> **What the task requires**
Can you reproduce verbatim the stretch of the listing below from the line containing "Out of the items" through the line containing "3564 centimetres", with both of those lines included?

> **Dataset entries**
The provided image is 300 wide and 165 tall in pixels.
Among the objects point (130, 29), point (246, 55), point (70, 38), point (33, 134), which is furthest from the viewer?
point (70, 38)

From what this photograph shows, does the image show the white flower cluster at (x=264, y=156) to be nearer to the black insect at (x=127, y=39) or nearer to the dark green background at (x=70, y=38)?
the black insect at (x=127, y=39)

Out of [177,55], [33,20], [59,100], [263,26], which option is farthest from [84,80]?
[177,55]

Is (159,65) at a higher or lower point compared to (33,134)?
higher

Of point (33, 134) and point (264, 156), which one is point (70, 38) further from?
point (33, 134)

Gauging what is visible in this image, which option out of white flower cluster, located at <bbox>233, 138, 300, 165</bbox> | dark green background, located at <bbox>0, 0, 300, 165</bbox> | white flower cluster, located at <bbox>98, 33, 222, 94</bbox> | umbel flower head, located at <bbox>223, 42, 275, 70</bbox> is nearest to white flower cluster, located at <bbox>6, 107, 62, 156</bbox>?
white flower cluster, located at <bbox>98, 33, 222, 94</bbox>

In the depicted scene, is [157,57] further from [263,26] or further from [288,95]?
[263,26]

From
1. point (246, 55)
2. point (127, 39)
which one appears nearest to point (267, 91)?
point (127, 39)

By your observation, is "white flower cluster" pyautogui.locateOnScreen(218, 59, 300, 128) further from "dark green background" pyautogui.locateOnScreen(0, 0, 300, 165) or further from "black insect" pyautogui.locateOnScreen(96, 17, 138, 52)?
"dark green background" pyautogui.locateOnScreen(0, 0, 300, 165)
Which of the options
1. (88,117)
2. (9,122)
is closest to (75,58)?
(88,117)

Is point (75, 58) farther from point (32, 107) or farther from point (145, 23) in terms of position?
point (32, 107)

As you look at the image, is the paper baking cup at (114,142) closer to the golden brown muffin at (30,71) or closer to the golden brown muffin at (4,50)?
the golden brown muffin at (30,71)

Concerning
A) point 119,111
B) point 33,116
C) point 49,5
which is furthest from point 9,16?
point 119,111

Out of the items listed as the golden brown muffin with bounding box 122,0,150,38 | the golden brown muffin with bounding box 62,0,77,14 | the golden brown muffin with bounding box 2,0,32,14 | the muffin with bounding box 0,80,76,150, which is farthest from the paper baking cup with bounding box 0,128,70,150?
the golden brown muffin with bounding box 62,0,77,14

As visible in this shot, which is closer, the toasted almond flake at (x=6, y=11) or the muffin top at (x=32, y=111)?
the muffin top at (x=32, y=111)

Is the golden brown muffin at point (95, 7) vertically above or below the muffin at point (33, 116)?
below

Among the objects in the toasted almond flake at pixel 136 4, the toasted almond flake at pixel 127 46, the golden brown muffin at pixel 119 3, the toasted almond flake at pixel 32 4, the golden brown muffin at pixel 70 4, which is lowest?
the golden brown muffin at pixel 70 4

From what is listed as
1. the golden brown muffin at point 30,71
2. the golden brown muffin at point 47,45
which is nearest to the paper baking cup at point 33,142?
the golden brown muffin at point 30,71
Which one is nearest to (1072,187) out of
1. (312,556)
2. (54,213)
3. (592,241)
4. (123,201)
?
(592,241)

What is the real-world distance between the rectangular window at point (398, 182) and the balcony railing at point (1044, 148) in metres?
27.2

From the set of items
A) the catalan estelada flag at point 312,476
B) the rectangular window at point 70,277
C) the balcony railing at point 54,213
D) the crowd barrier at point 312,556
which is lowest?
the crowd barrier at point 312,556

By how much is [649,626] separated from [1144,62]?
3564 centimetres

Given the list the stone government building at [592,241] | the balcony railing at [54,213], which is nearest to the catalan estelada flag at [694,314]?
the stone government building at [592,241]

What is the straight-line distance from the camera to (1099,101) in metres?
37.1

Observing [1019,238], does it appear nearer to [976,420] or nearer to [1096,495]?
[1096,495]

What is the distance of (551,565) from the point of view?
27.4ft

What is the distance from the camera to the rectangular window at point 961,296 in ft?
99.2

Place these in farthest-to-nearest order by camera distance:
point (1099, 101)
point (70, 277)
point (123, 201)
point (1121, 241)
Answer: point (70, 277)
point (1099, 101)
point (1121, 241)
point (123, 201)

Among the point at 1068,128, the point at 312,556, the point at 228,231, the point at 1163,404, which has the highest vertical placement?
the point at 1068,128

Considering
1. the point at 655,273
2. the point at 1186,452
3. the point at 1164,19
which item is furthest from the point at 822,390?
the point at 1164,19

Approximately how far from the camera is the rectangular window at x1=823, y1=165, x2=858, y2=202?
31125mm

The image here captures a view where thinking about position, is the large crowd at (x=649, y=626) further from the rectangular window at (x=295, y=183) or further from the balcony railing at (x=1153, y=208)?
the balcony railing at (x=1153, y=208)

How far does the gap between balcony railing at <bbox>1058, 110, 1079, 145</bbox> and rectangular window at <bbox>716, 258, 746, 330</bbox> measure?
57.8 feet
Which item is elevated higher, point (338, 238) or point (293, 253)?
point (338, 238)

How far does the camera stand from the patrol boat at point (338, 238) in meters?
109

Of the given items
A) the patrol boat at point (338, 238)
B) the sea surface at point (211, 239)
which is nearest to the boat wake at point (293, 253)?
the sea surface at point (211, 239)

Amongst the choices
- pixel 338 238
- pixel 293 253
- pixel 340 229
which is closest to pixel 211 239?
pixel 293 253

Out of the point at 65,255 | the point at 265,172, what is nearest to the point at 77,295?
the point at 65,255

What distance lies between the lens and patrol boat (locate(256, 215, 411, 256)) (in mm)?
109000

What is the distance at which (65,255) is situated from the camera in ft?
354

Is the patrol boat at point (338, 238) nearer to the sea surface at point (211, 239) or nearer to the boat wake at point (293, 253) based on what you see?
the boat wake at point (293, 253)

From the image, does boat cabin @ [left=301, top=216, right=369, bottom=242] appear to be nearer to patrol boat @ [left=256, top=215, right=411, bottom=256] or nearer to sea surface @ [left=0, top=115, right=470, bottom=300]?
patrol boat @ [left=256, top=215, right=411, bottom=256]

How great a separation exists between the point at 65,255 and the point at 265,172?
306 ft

> **Solution for this exercise**
Out of the items listed as the golden brown muffin with bounding box 122,0,150,38 | the golden brown muffin with bounding box 62,0,77,14 | the golden brown muffin with bounding box 2,0,32,14 | the muffin with bounding box 0,80,76,150, which is farthest from the paper baking cup with bounding box 0,128,70,150?
the golden brown muffin with bounding box 62,0,77,14

As visible in this shot, which is closer, the toasted almond flake at (x=6, y=11) or the muffin top at (x=32, y=111)?
the muffin top at (x=32, y=111)

Is the golden brown muffin at point (95, 7) vertically above or below the muffin at point (33, 116)?
below

Among the objects in the toasted almond flake at pixel 136 4, the toasted almond flake at pixel 127 46, the golden brown muffin at pixel 119 3, the toasted almond flake at pixel 32 4, the golden brown muffin at pixel 70 4, which is lowest?
the golden brown muffin at pixel 70 4

From what is listed as
1. the golden brown muffin at point 30,71
2. the golden brown muffin at point 47,45
which is nearest to the paper baking cup at point 33,142?
the golden brown muffin at point 30,71
Which one is nearest to (1072,187) out of
1. (312,556)
2. (54,213)
3. (592,241)
4. (123,201)
?
(592,241)

What is the real-world distance between the rectangular window at point (398, 182) and the balcony railing at point (1044, 148) in metres?
27.2

From the set of items
A) the catalan estelada flag at point 312,476
B) the rectangular window at point 70,277
C) the balcony railing at point 54,213
D) the crowd barrier at point 312,556
which is lowest?
the crowd barrier at point 312,556

By how much is [649,626] separated from [1144,62]?
3564 centimetres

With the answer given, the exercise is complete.